**Records for processing**.
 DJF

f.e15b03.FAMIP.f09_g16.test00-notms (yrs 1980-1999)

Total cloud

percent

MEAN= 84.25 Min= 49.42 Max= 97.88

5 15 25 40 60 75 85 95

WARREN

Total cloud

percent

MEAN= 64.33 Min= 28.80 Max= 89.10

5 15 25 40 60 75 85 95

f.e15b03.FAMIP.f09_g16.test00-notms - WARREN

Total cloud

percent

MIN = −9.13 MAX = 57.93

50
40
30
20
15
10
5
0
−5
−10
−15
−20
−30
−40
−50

---

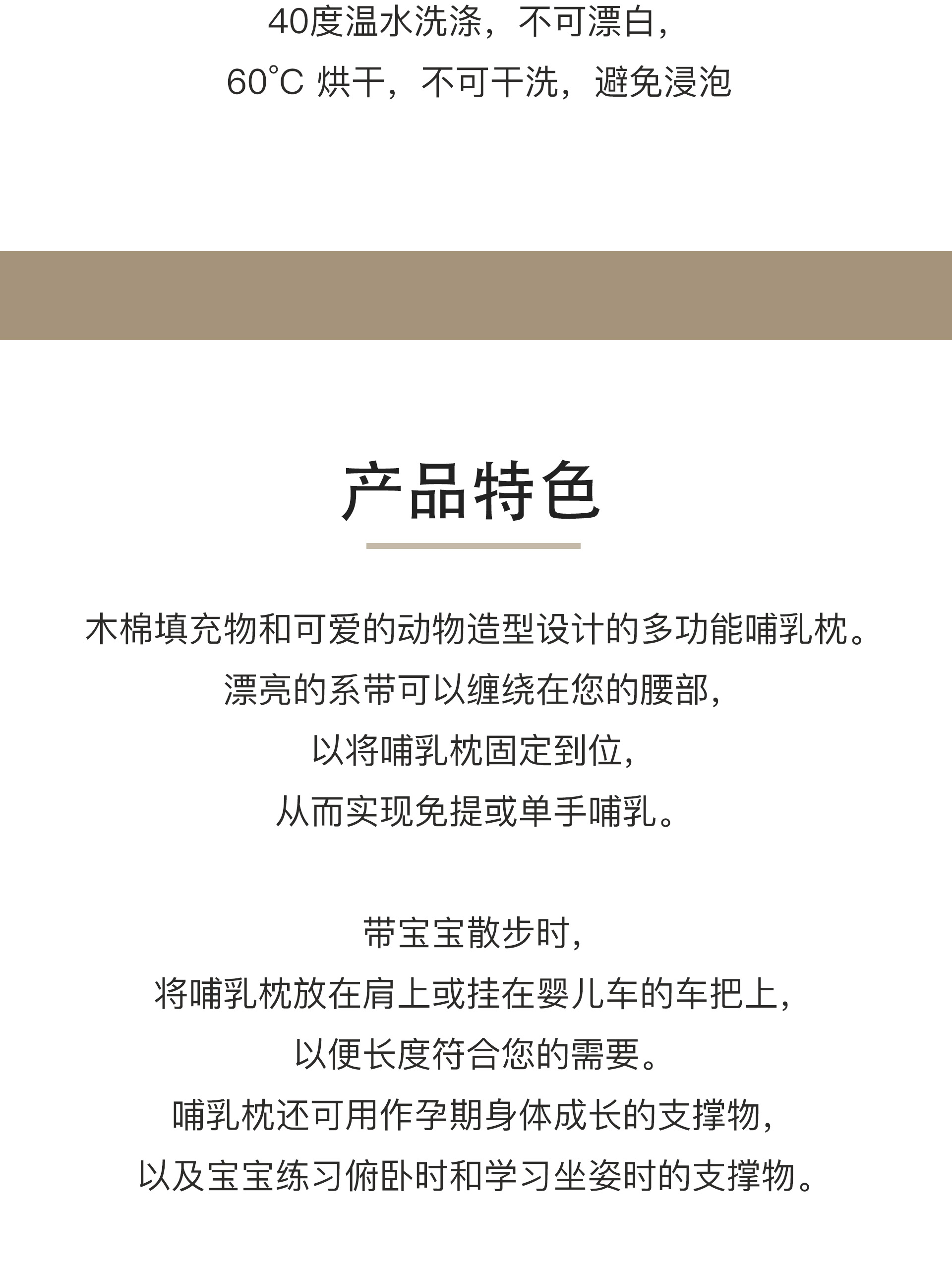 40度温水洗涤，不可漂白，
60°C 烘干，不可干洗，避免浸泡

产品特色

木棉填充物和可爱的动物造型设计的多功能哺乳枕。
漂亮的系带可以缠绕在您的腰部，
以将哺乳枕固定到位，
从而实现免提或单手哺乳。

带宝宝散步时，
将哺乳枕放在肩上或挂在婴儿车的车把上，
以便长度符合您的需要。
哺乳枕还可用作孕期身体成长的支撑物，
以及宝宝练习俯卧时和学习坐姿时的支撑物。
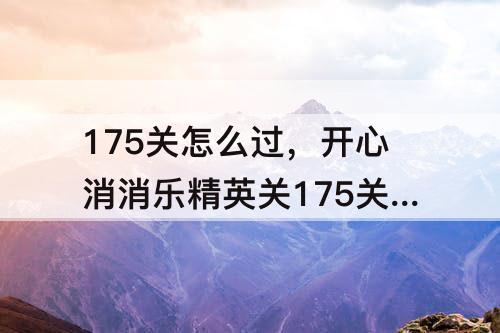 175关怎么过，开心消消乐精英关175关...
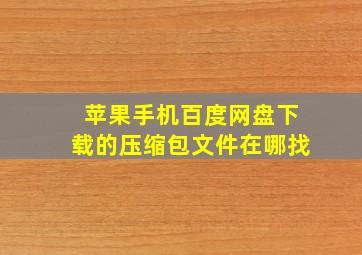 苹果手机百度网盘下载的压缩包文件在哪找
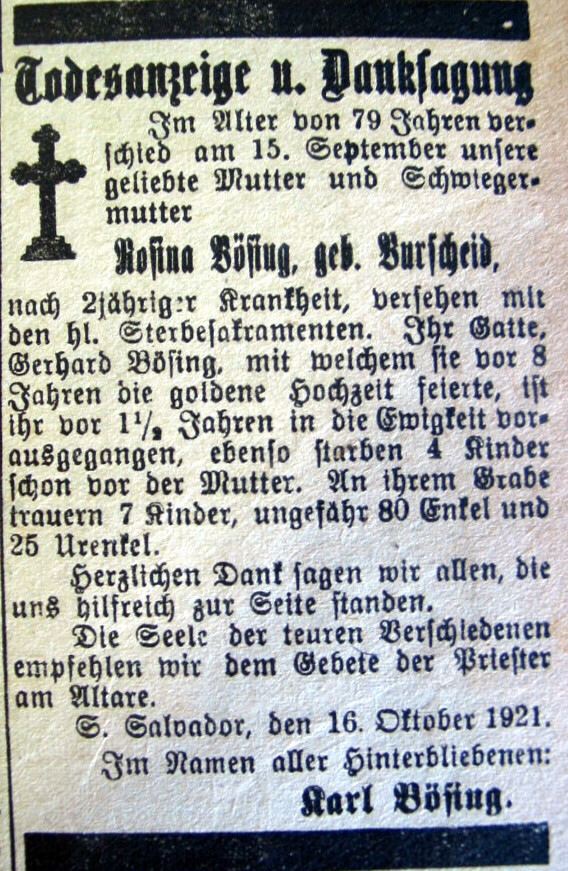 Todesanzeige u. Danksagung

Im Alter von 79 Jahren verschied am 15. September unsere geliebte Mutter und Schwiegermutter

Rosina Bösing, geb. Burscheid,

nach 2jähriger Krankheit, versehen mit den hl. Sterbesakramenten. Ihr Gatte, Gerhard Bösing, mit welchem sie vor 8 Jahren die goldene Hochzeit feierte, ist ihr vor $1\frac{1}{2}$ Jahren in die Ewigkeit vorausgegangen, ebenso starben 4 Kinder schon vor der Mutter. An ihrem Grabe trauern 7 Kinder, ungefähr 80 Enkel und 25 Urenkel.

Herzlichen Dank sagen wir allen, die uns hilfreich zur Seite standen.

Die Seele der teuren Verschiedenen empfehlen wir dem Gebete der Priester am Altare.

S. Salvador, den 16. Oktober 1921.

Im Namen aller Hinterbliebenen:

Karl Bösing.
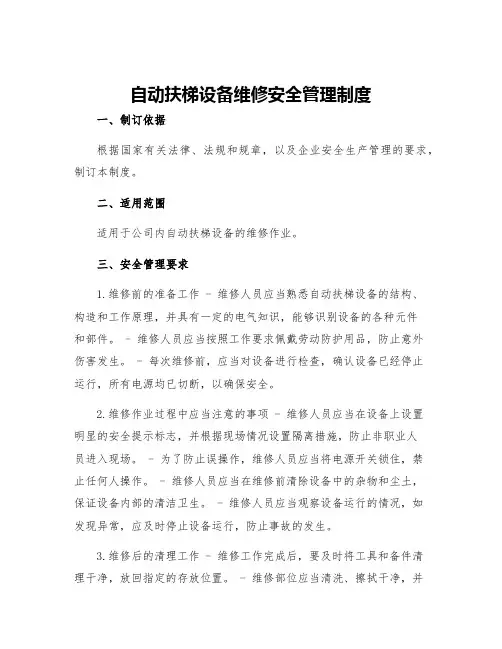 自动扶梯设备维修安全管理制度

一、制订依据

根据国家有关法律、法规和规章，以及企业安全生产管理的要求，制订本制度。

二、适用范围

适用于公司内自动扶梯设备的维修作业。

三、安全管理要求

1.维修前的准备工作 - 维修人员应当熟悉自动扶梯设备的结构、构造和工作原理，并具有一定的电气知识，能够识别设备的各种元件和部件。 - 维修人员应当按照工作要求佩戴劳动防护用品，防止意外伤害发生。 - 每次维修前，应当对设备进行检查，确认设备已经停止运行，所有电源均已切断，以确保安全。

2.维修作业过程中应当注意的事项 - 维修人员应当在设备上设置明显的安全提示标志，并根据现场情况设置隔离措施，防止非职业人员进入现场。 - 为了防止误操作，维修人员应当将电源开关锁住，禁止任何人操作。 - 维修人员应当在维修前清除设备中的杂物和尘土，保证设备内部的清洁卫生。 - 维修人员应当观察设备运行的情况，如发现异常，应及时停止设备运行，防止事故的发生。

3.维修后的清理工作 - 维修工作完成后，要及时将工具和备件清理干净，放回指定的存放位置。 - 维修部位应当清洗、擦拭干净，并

**Brief**. In the entries above, copy each line that contains the string "Bösing".

**Written response**.
Rosina Bösing, geb. Burscheid,
nach 2jähriger Krankheit, versehen mit den hl. Sterbesakramenten. Ihr Gatte, Gerhard Bösing, mit welchem sie vor 8 Jahren die goldene Hochzeit feierte, ist ihr vor $1\frac{1}{2}$ Jahren in die Ewigkeit vorausgegangen, ebenso starben 4 Kinder schon vor der Mutter. An ihrem Grabe trauern 7 Kinder, ungefähr 80 Enkel und 25 Urenkel.
Karl Bösing.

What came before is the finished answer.